The Prophet’s Library

The Prophet's Library

Tinney Contemporary presents The Prophet’s Library by African artist Wesley Clark, which is currently ongoing till July 8, 2017.

Wesley Clark’s work focuses on the issues faced by African-Americans and the African diaspora. He explores race, politics, and history using various tactile materials. Clark describes The Prophet’s Library as a narratively driven collection of artifacts. His previous show at Tinney Contemporary offered pieces made mostly from wood, but this new work experiments with resin sculpture, mixed media printmaking, and painting.

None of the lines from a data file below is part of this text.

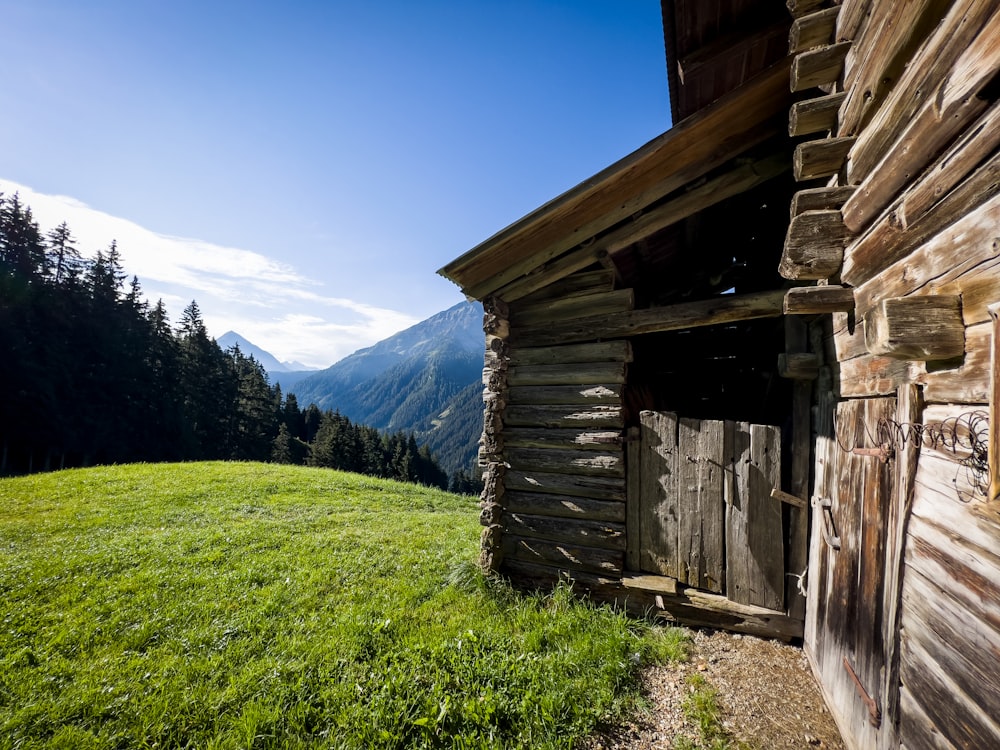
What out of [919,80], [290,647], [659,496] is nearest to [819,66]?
[919,80]

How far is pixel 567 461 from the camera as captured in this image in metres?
5.88

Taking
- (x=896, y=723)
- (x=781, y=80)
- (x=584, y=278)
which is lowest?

Each piece is heavily manipulated to appear as though it were a time-worn object, found and appropriated as art. As a true storyteller, Clark uses both subtle and overt symbolism to relay his message. He intends for his use of “real unicorn horns, large anatomical hearts, and unearthed sarcophagi” among other things, to galvanize the viewer to develop their own narrative. Like the materials comprising each work, the conversation they encourage is densely layered.

With an expansion into new materials, metal and resin, I’ve found a material contrast for the wood that suits my subject matter and aids in my narrations. Furthermore, these works directly engage my love for words and their power. When combined, these pieces make for a very literate show; where words take centre stage alongside their visual co-stars. (A personal feat, as I’ve been chasing phrases attempting to capture them and convert them fully to imagery.) The phrase, “A picture is worth a thousand words,” holds true, yet my focus here is how a word creates a thousand pictures. With this in mind, I’ve dialled in both elements and fine-tuned their frequencies to coexist, complement, and fuel one another to further reach my audience. 

“I aim for The Prophet’s Library to be an experience of exhalations for Black American viewers; and for them to feel comfortable, and comforted when viewing this work. For other viewers I offer a glimpse at the complexity and reality of being a Black American in this country, with the goal of being moved to consider their position in all of the subject matter presented.” -Wesley Clark

Wesley Clark lives and works in Hyattsville, Maryland. He holds a bachelor of fine art degree from Syracuse University and a master of fine art degree from the George Washington University. Clark has exhibited works severally including the Blueberry Art Gallery, Alexandria, Virginia(2010);  Sacred Reflections, David C. Driskell Center, University of Maryland (2011); Fresh Perspectives,  Hillyer Art Space, Washington DC (2012); Living and Working, Civilian Art Projects, Washington DC (2013); Prizm Art Fair, Miami (2014); Topography, Tinney Contemporary, Nashville (2015); Lest We Forget, Galerie Myrtis, Baltimore (2016). He is part of the artist collective, Delusions of Grandeur, a group of emerging artists focused on providing critique and commentary on social infrastructures within the American society, while contributing to the prominence of the collective black voice and presence within contemporary art.